Is Transferring the House to Children a Good Idea?

Clients frequently ask this question, especially as mom or dad is aging and perhaps living in assisted living or some other senior care arrangement.  Many try to do so using online forms, and find later that it was a mistake.  Transferring your house to your children while you’re alive may avoid probate, but gifting a home also can mean a rather large and unnecessary tax bill or could effect eligibility for long term care benefits. It also may place your house at risk, if your children get sued or file for bankruptcy

You also could be making a mistake, if you hope it will help keep the house from being consumed by nursing home bills.

There are better ways to transfer a house to your children, as well as a little-known potential fix that may help even if the giver has since died, says Considerable’s recent article entitled “Should you transfer your house to your adult kids?”

If a parent signs a quitclaim to give her son the house and then dies, it can potentially mean a tax bill of thousands of dollars for the son.

Families who see this error in time can undo the damage, by gifting the house back to the parent.

People will also transfer a home to try to qualify for Medicaid, but any gifts or transfers made within five years of applying for Medicaid can result in a penalty period when seniors are disqualified from receiving benefits.  A capable elder law attorney can advise you on better ways to address this, as well as potential corrections if necessary.

In addition, transferring your home to another person can expose you to their financial problems because their creditors could file liens on your home and, depending on state law, take some or most of its value. If the child divorces, the house could become an asset that must be divided as part of the marital estate.

* Problem set
[A] Which events in a child's life does the article on transferring a house to children say could put the transferred house at risk?
[B] Carry on the article about transferring a house to children from its final sentence.

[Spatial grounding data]
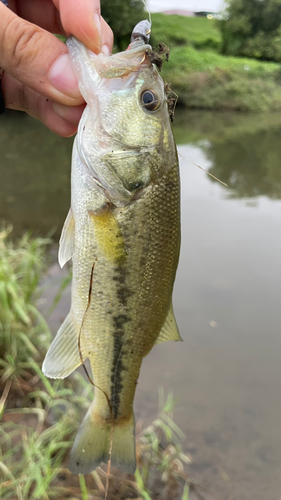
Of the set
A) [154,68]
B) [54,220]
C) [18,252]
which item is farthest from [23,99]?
[54,220]

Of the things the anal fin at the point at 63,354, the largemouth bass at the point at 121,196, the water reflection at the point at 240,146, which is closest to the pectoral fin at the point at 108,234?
the largemouth bass at the point at 121,196

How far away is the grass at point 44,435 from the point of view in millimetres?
2170

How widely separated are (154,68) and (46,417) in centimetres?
260

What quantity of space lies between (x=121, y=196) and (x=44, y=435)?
194cm

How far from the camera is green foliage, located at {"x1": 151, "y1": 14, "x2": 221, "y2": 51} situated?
30.9 metres

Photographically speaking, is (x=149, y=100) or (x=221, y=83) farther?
(x=221, y=83)

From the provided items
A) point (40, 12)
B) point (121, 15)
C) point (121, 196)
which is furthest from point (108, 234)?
point (121, 15)

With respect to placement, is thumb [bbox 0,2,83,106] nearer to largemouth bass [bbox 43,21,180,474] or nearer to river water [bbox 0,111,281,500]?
largemouth bass [bbox 43,21,180,474]

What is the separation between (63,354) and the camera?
61.7 inches

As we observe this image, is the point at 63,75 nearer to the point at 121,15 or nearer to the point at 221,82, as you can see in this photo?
the point at 121,15

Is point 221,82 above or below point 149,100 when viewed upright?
below

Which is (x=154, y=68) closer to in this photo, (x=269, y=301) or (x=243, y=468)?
(x=243, y=468)

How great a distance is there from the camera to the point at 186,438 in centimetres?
305

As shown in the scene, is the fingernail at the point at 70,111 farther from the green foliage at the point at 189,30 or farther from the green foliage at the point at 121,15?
the green foliage at the point at 189,30
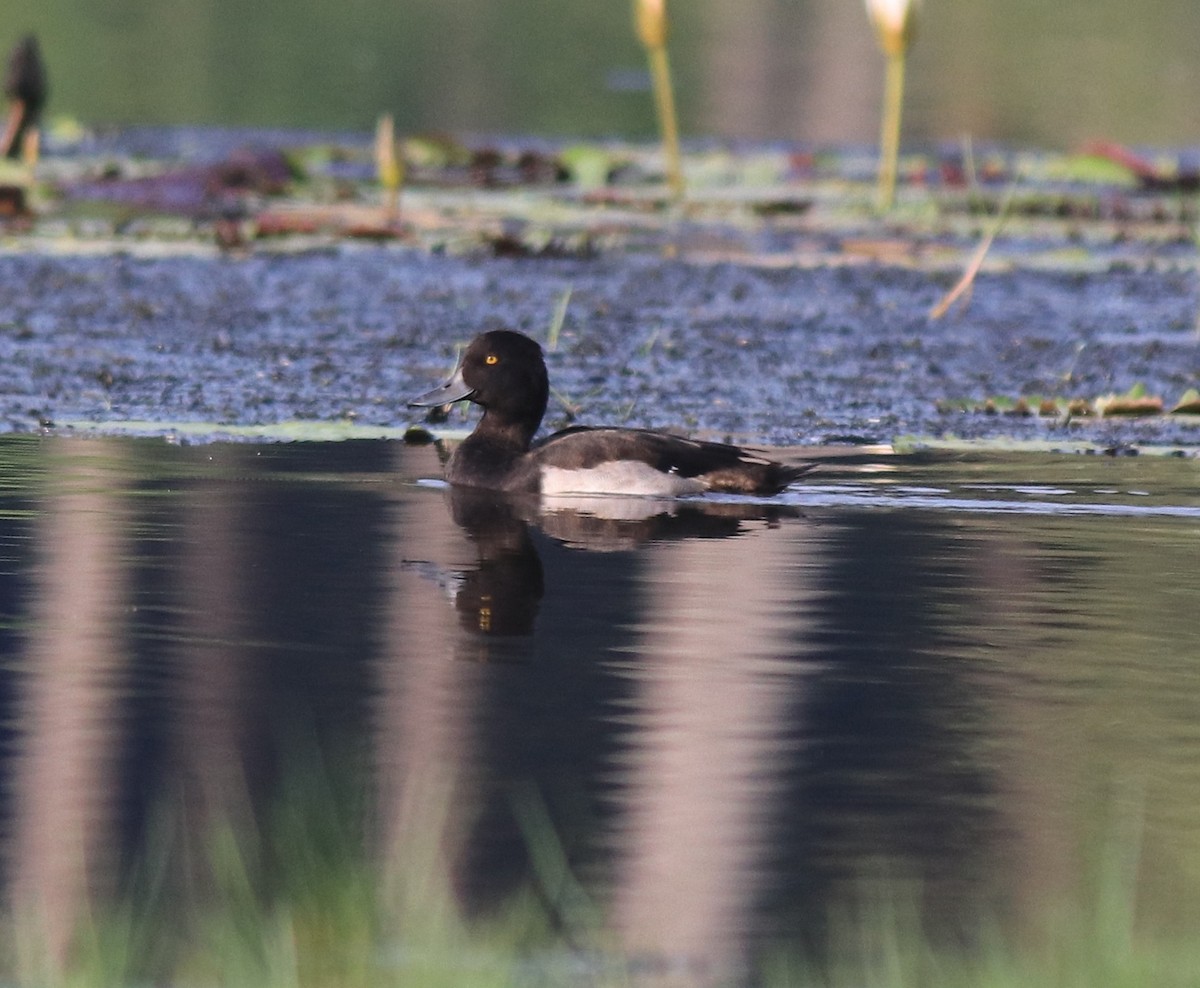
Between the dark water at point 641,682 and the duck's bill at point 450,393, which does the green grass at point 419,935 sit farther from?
the duck's bill at point 450,393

* Outputs in order
[A] The child being sued, the child filing for bankruptcy, and the child getting divorced.

[B]
Section 2036 of the Internal Revenue Code says that if the parent were to retain a “life interest” in the property, which includes the right to continue living there, the home would remain in her estate rather than be considered a completed gift. However, there are rules for what constitutes a life interest, including the power to determine what happens to the property and liability for its bills.

There are other ways to avoid probate. Many states and DC permit “transfer on death” deeds that let homeowners transfer their homes at death without probate.  Texas has both transfer on death deeds and “Lady Bird Deeds,” and an attorney can advise you on the differences and the best way to utilize them with your estate plan.  An excellent solution is to use a living trust which allows assets it owns or receives at death to avoid probate.  Having the trust own the property, or possibly using a deed to convey the property to the the trust at death, are excellent solutions.

If you are interested in learning more, please see this article for various ways to own and hold real estate.  https://www.galliganmanning.com/how-to-own-your-real-estate/  

In sum, there are many unexpected consequences to transferring your home to your children, so it is important to discuss the best way to convey the home to your loved ones with an attorney.

Reference: Considerable (Sep. 18) “Should you transfer your house to your adult kids?”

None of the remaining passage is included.